Don't think the oil companies would collude together to drive up all of their profits? You're delusional.. US history alone is filled with corporations "conspiring" to gouge the consumers... If that wasn't the case, there wouldn't be antitrust laws etc.
Here's one for ya.. 1995 secret meetings in hotel in Atlanta to
http://www.usdoj.gov/atr/public/speeches/212266.htm
The first tape segment captures this lawlessness and the contempt that the members of the cartel have for law enforcement and their victims. The meeting that you are about to see was attended by executives from the world's five dominant lysine producers. As you will see in this tape, the cartel members took steps to conceal their meeting, including staggering their arrival and departure times for the meeting so as not to arouse suspicion by having the entire group enter and leave the room at the same time. The members of the cartel had to be careful because the meeting coincided with the largest poultry industry trade association convention, so all of their customers were in town for the trade show. But, as you will see, the lysine executives laughed at the thought of being observed by their customers or by law enforcement. The videotaped recording of this meeting shows that, as the meeting begins, there are some empty seats around the table because of the staggered arrival times. The cartel members are captured on tape jokingly discussing who will fill those empty seats. One cartel member offered that one empty chair was for Tyson Foods, the largest purchaser of lysine in the United States, and that another chair was for ConAgra Foods, also a large U.S. customer. Another cartel member mocked, ironically, that one chair was for the FBI, and a third cartel executive added that the remaining chairs were for the Federal Trade Commission.

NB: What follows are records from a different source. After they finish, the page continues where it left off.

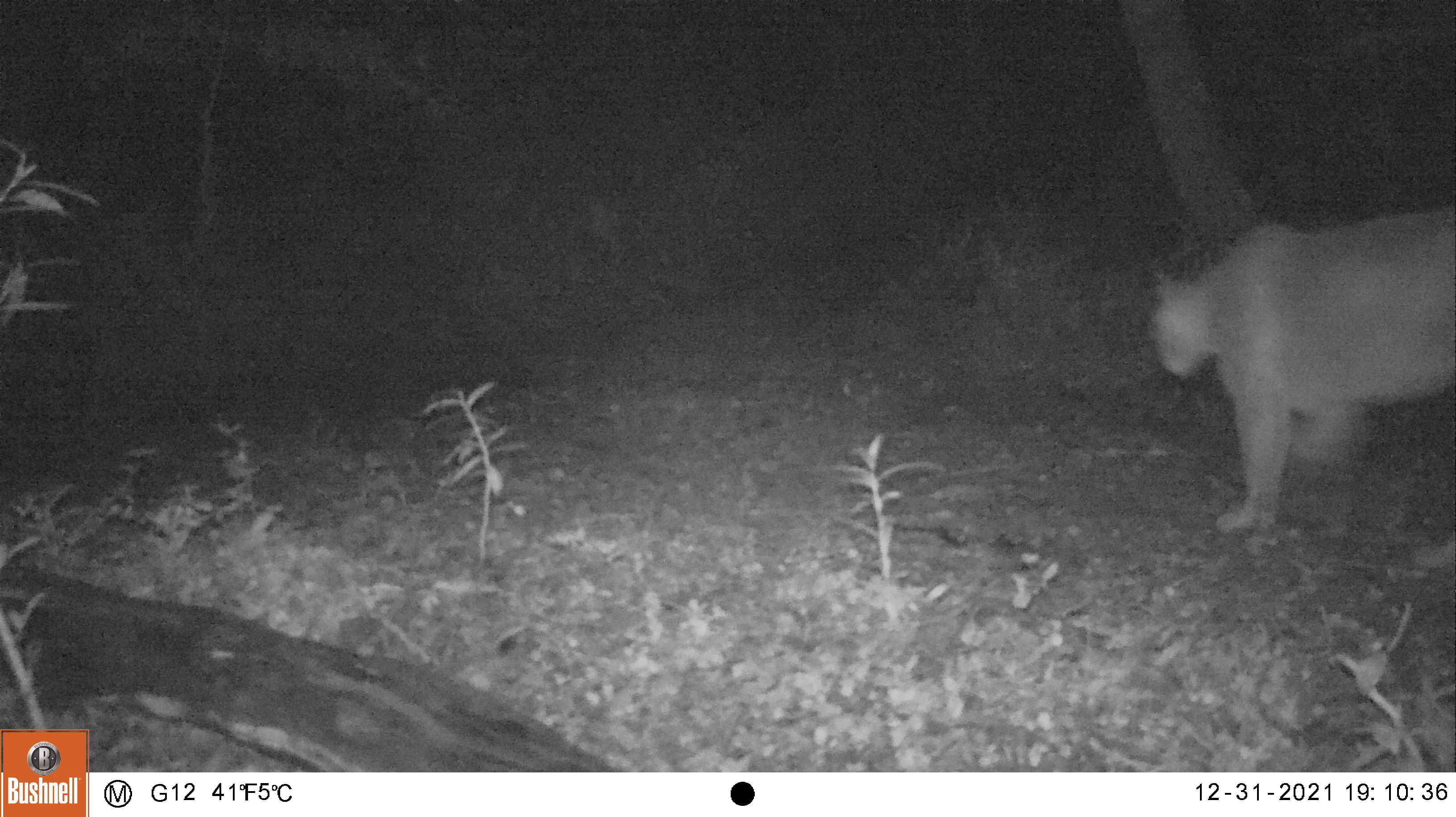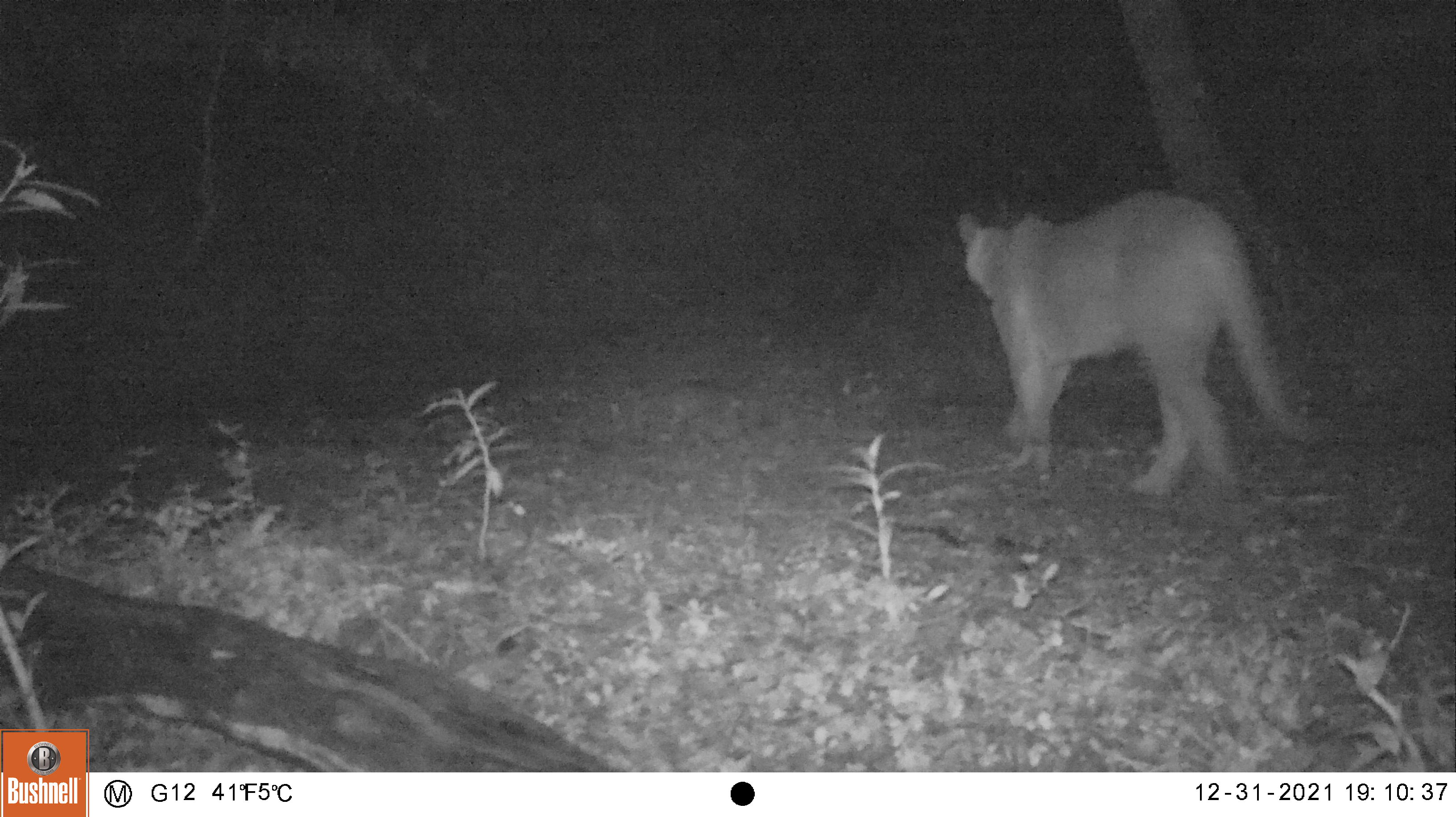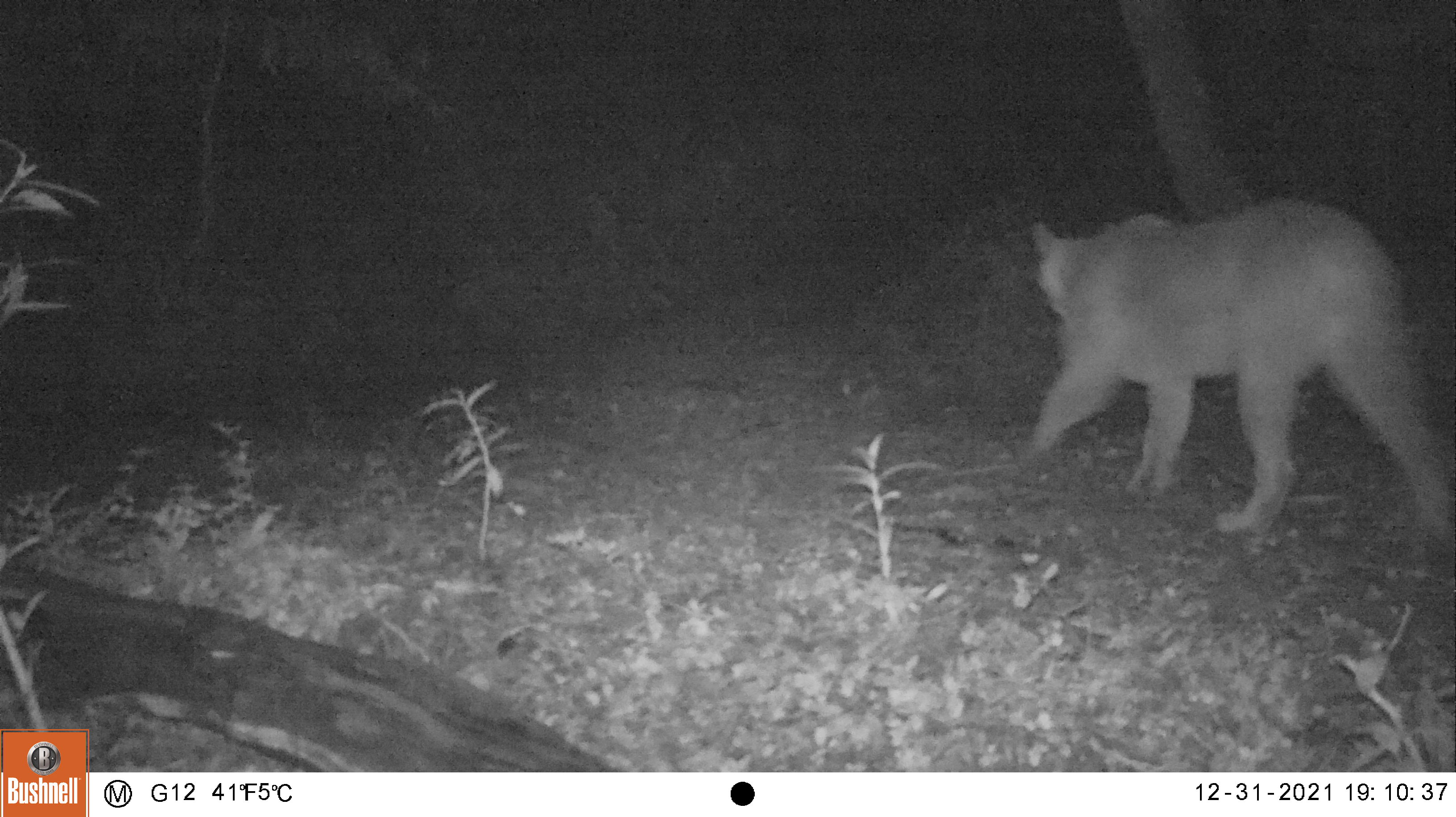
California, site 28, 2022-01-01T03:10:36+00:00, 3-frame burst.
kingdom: Animalia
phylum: Chordata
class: Mammalia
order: Carnivora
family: Felidae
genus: Puma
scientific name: Puma concolor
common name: puma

Or how about Roche Holding which participated in an illegal price fixing cartel for vitamins, with BASF and Rhone-Poulenc SA.
http://en.wikipedia.org/wiki/Hoffmann-La_Roche
A "Textbook" Example - The Vitamin Cartel. Implementing a volume-allocation agreement to restrict output and maximize the incentives of the cartel members to sell at or above the agreed-upon price was at the core of the vitamin cartel, where agreements were reached on everything from how much product each company would produce, which customers they would sell it to, and at what price they would sell it. As with lysine, graphite electrodes, and other cartels, the vitamin conspiracy was not limited merely to a few products, customers or currencies; rather, the cartel members discussed and agreed upon prices and sales volumes for every major vitamin used for human or animal consumption sold throughout the world.
http://www.justice.gov/atr/public/speeches/3981.htm
or how about
....participated in a conspiracy among certain DRAM producers and their officers and employees in the United States and elsewhere to raise and stabilize the price of DRAM sold to certain OEMs from on or about April 1, 2001, to on or about June 15, 2002.
Or how about the fact that the oil companies are pretty much the source of the US antitrust laws to begin with?
http://www.linfo.org/standardoil.html
Do you truly believe that the current oil companies don't collude together? Seriously?